Personal information
- Full name: Victor Lawrence Carroll
- Date of birth: 30 April 1912
- Place of birth: Malvern, Victoria
- Date of death: 18 October 1998 (aged 86)
- Place of death: Corowa, New South Wales
- Original team(s): Corowa
- Height: 175 cm (5 ft 9 in)
- Weight: 77 kg (170 lb)
- Position(s): Centre

Playing career^{1}
- Years: Club / Games (Goals)
- 1937: Fitzroy / 12 (2)
- ^{1} Playing statistics correct to the end of 1937.

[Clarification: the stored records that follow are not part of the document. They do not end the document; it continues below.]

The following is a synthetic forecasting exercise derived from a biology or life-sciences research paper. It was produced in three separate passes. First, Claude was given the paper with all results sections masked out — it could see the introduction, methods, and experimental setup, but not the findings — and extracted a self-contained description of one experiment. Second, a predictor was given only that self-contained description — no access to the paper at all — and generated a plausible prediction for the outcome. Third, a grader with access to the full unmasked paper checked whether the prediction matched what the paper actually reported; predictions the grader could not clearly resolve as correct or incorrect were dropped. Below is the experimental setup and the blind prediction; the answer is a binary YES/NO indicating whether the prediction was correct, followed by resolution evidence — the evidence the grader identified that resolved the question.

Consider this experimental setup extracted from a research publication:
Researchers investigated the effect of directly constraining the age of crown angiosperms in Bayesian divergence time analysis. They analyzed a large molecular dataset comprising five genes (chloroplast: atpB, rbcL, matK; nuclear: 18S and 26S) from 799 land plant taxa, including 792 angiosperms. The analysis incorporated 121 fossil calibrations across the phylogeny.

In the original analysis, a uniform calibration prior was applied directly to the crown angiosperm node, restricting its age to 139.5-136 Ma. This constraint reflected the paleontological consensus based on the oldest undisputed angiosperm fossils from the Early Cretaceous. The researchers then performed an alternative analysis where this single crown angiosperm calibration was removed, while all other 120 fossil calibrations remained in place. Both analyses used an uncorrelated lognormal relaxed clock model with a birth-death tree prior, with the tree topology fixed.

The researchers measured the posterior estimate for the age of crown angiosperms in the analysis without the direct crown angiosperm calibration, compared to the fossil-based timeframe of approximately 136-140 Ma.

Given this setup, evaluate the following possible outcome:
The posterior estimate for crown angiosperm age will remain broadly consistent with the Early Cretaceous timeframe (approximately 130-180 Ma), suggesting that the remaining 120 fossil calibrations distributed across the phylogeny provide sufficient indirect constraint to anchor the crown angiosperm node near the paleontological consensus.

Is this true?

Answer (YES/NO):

= Vic Carroll (Australian footballer) =

Australian rules footballer

Victor Lawrence Carroll (30 April 1912 – 18 October 1998) was an Australian rules footballer who played 12 consecutive games with Fitzroy in 1937 in the Victorian Football League (VFL).

==Family==
The son of Edward Martin Carroll (1883-1958), and Emily Sarah Carroll (1883-1967), née Bisset, Victor Lawrence Carroll was born at Malvern, Victoria on 30 April 1912.

He married Mary Agnes Ison (1918-1980) in 1937.

==Football==
===Melbourne (VFL)===
Carroll and one of his two younger brothers, Norm i.e., Norman Powlett Carroll (1910-1968) had previously trained with the Melbourne Football Club in 1931.

===Fitzroy (VFL)===
Cleared to Fitzroy from Corowa on 26 May 1937, Carroll made his First XVIII debut against Geelong, at the Corio Oval, on 5 June 1937.

===Corowa===
Carroll was cleared back to the Corowa Football Club in the Ovens and Murray Football League in April, 1938.

==Military service==
Carroll later served in the Australian Army for six months during World War II.